→ PROBLEM DETAILS: Once the pictures are set aside, output all the records exactly.

[Data excerpts]
+++
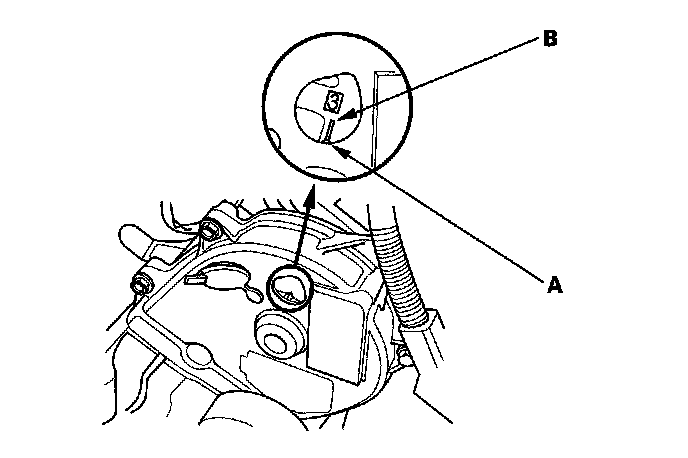 B
3
A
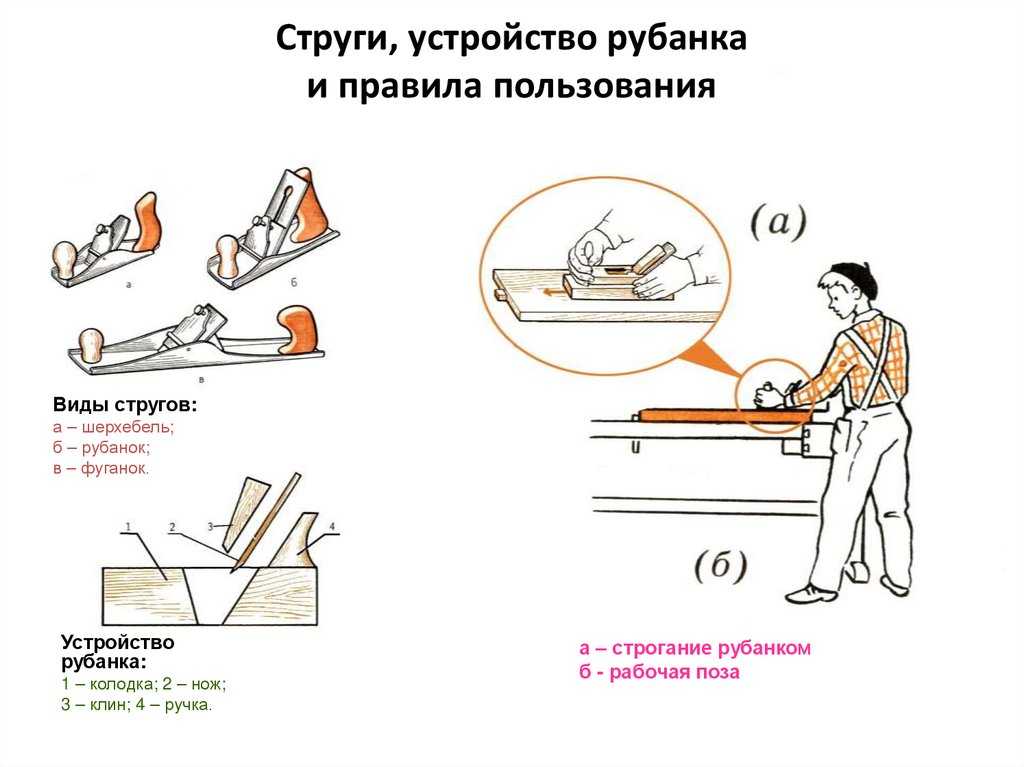 Струги, устройство рубанка и правила пользования

а

б

в

Виды стругов:
а – шерхебель;
б – рубанок;
в – фуганок.

1 2 3 4

Устройство рубанка:
1 – колодка; 2 – нож;
3 – клин; 4 – ручка.

(а)

(б)

а – строгание рубанком
б - рабочая поза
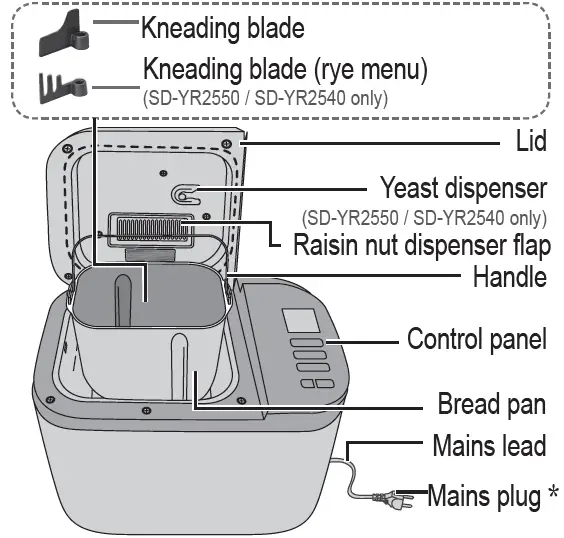 Kneading blade

Kneading blade (rye menu)
(SD-YR2550 / SD-YR2540 only)

Lid

Yeast dispenser
(SD-YR2550 / SD-YR2540 only)

Raisin nut dispenser flap

Handle

Control panel

Bread pan

Mains lead

Mains plug *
+++
→ ANSWER TO THIS TASK:
 B
3
A
 Струги, устройство рубанка и правила пользования

а

б

в

Виды стругов:
а – шерхебель;
б – рубанок;
в – фуганок.

1 2 3 4

Устройство рубанка:
1 – колодка; 2 – нож;
3 – клин; 4 – ручка.

(а)

(б)

а – строгание рубанком
б - рабочая поза
 Kneading blade

Kneading blade (rye menu)
(SD-YR2550 / SD-YR2540 only)

Lid

Yeast dispenser
(SD-YR2550 / SD-YR2540 only)

Raisin nut dispenser flap

Handle

Control panel

Bread pan

Mains lead

Mains plug *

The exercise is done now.